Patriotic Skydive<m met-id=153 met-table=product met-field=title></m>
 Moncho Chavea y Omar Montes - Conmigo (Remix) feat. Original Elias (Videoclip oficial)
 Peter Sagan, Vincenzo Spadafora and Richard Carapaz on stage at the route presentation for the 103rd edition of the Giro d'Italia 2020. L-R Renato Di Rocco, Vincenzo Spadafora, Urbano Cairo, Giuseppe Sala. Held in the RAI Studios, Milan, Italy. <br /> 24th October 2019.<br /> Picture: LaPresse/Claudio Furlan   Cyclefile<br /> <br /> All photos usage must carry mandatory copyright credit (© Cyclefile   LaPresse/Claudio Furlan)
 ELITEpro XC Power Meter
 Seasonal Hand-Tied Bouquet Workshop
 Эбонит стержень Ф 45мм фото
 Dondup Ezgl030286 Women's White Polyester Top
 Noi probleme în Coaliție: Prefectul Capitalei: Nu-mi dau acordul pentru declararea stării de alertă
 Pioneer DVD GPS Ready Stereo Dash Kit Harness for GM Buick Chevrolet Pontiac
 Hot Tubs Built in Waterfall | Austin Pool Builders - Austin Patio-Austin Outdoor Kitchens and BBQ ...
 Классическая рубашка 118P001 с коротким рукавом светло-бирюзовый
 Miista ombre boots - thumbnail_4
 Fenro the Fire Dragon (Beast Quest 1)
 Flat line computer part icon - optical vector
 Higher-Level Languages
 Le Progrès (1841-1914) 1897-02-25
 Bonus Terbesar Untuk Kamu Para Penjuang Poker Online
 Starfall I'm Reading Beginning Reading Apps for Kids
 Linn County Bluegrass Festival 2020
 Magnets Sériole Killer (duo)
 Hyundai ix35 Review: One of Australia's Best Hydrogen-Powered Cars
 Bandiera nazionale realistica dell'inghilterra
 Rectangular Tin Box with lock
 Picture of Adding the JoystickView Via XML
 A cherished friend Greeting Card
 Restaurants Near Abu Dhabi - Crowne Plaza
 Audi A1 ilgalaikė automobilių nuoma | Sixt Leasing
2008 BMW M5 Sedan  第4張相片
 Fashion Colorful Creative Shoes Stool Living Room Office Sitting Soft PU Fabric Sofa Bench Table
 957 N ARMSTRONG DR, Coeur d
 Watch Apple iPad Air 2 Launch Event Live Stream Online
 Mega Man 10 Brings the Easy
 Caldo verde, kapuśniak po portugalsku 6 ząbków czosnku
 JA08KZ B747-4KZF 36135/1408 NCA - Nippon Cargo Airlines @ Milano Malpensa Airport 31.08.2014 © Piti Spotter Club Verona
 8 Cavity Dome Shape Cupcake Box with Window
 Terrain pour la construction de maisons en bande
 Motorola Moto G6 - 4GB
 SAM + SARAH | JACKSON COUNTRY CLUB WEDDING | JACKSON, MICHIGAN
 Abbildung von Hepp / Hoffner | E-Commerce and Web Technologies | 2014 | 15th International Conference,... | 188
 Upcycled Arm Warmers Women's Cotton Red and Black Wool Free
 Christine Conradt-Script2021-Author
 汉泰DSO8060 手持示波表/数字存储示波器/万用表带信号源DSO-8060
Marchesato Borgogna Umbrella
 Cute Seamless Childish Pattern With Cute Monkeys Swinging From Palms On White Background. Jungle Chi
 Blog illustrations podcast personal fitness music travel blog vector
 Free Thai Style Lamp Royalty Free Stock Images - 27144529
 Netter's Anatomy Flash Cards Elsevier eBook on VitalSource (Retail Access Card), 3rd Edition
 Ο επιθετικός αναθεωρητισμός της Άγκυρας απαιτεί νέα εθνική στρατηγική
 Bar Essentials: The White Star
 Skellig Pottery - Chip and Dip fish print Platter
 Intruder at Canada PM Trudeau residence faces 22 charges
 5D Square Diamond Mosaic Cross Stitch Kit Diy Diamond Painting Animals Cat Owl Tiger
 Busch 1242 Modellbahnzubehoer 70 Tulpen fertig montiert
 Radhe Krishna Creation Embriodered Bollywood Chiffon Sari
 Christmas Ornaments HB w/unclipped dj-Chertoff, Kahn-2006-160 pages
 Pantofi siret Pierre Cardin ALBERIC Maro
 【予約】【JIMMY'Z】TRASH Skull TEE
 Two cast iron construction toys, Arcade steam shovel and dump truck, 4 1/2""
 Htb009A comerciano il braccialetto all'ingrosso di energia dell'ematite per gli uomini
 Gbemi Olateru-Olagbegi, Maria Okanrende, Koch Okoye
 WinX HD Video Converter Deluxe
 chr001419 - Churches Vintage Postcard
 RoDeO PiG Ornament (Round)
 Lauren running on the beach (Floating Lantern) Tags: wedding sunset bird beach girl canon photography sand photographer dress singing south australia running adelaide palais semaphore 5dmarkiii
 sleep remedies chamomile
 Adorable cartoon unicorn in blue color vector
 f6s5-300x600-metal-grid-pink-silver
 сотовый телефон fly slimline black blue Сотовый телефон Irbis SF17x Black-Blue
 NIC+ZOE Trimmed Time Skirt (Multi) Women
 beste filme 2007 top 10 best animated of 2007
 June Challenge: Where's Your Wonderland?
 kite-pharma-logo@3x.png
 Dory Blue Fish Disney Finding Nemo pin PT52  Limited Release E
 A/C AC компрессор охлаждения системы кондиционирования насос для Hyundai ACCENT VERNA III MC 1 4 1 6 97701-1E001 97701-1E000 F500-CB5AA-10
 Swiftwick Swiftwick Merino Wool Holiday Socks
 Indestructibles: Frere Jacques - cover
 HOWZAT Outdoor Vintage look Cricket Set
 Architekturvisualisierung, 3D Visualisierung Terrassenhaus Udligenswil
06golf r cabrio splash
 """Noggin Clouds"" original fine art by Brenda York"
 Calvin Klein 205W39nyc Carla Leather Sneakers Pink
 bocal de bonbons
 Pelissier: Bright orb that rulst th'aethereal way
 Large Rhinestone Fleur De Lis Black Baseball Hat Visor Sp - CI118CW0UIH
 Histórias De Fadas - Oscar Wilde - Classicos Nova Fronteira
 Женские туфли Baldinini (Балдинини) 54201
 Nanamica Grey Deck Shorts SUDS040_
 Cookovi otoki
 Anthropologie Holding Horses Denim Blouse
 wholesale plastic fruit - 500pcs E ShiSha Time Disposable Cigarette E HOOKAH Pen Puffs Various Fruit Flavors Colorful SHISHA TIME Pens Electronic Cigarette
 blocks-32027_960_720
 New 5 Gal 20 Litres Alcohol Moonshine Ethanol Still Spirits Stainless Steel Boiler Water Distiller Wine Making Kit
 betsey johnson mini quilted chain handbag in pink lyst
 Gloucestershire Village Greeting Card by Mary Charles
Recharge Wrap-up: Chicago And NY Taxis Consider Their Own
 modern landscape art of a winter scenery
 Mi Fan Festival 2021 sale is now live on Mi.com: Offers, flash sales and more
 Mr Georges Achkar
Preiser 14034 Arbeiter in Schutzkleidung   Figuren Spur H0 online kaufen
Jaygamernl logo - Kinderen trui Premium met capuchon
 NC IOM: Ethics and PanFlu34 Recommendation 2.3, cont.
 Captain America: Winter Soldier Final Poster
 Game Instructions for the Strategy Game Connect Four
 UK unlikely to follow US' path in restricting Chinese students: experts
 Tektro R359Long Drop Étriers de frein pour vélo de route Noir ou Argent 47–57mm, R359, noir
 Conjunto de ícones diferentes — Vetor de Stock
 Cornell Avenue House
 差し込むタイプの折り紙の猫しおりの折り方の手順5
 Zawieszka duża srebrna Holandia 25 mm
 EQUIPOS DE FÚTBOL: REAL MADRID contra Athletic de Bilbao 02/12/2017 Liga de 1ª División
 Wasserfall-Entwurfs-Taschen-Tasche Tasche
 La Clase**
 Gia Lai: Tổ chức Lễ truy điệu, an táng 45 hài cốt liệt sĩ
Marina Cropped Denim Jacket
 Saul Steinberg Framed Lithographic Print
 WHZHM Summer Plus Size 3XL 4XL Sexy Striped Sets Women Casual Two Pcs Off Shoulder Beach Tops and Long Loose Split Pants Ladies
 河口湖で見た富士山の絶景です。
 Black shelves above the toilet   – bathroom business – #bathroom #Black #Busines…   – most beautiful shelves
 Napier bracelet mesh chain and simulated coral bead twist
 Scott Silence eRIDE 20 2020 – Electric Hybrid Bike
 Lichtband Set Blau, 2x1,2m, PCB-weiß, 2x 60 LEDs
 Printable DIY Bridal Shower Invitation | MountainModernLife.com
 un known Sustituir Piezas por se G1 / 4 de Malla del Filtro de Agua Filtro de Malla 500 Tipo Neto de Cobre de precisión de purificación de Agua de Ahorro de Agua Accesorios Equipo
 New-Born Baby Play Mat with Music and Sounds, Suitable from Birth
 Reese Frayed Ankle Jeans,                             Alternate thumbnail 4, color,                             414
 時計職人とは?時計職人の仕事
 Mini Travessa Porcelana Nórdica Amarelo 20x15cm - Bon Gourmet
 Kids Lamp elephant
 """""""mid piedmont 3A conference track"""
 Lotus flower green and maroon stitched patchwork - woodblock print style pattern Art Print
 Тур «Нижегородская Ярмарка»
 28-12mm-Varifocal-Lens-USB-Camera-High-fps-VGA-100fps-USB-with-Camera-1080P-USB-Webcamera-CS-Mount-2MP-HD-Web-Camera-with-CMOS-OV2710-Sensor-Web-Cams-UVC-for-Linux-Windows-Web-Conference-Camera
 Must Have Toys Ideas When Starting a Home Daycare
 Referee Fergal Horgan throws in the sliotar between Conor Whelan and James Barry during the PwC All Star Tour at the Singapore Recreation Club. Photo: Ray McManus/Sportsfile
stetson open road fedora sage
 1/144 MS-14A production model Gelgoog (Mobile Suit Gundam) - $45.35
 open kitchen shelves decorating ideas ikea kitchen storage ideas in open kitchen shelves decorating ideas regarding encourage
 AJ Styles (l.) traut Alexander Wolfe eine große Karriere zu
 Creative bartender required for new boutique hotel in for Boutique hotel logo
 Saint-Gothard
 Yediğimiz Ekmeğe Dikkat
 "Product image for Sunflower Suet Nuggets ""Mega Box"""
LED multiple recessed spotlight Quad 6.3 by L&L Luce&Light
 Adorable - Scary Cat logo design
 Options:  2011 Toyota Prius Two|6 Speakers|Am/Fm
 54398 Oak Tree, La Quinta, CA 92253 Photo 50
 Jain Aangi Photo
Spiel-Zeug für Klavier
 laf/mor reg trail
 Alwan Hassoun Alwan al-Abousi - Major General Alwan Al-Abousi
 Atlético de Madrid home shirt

####################

- Exercise description:
The line above containing "Fashion Colorful Creative", the line containing "JA08KZ B747-4KZF 36135/1408", and every line between them are to be transcribed exactly; no other line is wanted.

- Solution to the problem:
 Fashion Colorful Creative Shoes Stool Living Room Office Sitting Soft PU Fabric Sofa Bench Table
 957 N ARMSTRONG DR, Coeur d
 Watch Apple iPad Air 2 Launch Event Live Stream Online
 Mega Man 10 Brings the Easy
 Caldo verde, kapuśniak po portugalsku 6 ząbków czosnku
 JA08KZ B747-4KZF 36135/1408 NCA - Nippon Cargo Airlines @ Milano Malpensa Airport 31.08.2014 © Piti Spotter Club Verona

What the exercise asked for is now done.